The prime minister of Malta, Joseph Muscat,who holds the rotating presidency of the EU, said any deal “necessarily needs to be inferior” to the terms the UK currently enjoys, and warned of an “arduous task” ahead. “Thinking it can be otherwise would indicate a detachment from reality,” Mr Muscat added in an address to the European Parliament in Strasbourg.
Mr Tusk welcomed the fact Mrs May “finally understood and accepted” the EU’s insistence that the four freedoms underpinning the single market were “indivisible”.
Mr Juncker pledged to seek a “balanced solution”, and told journalists in Strasbourg: “We want a fair deal with Britain and a fair deal for Britain, but a fair deal means a fair deal for the European Union.”
German Chancellor Angela Merkel said EU member states would present a united front, saying: “The be-all and end-all is that Europe does not let itself be divided”.
European leaders were told not to take a vindictive stance on Brexit by Mr Johnson, who sparked controversy on a trade mission to India after a spokesman for French president François Hollande echoed comments made in Strasbourg and Berlin.
“If Monsieur Hollande wants to administer punishment beatings to anyone who chooses to escape, rather in the manner of some World War Two movie, then I don’t think that’s the way forward,” Mr Johnson said.
Guy Verhofstadt, the MEP and former Belgian prime minister appointed as the European Parliament’s lead Brexit spokesman, said the Foreign Secretary’s comments were “deeply unhelpful” and urged Mrs May to condemn them.
But the Prime Minister’s spokeswoman dismissed the row as “hyped-up”, insisting Mr Johnson had been doing no more than using “theatrical” language.
“He was in no way suggesting that anyone was a Nazi,” she added.
The Élysée Palace did not respond last night, but the MP from Mr Hollande’s ruling socialist party who represents French citizens living in the UK said Mr Johnson should apologise.
Christophe Premat, who said many French residents no longer felt welcome and were making plans to leave the UK, told The Scotsman: “I know it’s difficult for a politician to apologise, but he should at least correct his comments.
“Right now, we have a strong responsibility – when you have these feelings of fear, speeches have an effect.”
Meanwhile, talks between the UK and Scottish governments on Brexit resume in London this morning, with the SNP administration claiming a majority of people support its demand that Scotland should be allowed to stay in the European single market.

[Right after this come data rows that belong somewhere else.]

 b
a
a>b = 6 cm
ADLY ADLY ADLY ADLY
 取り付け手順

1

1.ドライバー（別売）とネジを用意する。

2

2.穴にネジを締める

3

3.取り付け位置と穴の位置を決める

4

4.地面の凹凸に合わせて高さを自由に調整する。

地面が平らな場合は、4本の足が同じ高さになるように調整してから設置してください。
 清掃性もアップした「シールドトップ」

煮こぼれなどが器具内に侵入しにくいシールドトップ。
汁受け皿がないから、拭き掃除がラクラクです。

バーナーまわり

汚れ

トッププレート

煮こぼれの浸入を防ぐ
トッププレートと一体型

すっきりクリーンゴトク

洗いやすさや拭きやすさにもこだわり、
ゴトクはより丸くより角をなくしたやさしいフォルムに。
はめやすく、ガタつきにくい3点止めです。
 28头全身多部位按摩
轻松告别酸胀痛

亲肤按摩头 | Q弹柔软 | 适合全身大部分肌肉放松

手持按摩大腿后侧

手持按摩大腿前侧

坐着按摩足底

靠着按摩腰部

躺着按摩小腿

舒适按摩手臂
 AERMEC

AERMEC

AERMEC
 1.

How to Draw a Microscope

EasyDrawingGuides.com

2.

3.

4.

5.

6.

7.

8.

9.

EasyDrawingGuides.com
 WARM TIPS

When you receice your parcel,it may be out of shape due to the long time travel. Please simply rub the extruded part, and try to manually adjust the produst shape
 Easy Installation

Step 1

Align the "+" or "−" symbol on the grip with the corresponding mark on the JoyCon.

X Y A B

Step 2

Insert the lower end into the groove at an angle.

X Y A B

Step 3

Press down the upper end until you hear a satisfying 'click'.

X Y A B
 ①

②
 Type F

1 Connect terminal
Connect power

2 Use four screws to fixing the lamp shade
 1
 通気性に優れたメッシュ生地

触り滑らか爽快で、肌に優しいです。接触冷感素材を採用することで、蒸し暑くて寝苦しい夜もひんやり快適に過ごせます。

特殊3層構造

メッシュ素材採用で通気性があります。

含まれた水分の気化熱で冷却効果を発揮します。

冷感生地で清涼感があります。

A YouGov poll of 2,066 adults commissioned by the Scottish Government found that 51 per cent believe its proposals to remain in the single market should form part of UK Brexit negotiations, compared to 29 per cent who said the issue shouldn’t be raised in Brussels.
Scottish Government Brexit secretary Michael Russell said the SNP administration had “strong backing” for its case to remain in the single market, despite the Prime Minister ruling out any separate Brexit deal for Scotland.
“Theresa May’s confirmation of the hardest of hard Brexits will only drive more and more people across Scotland to the conclusion that being driven off an economic cliff edge is an act of gigantic self-harm which Scotland must be protected from,” Mr Russell said.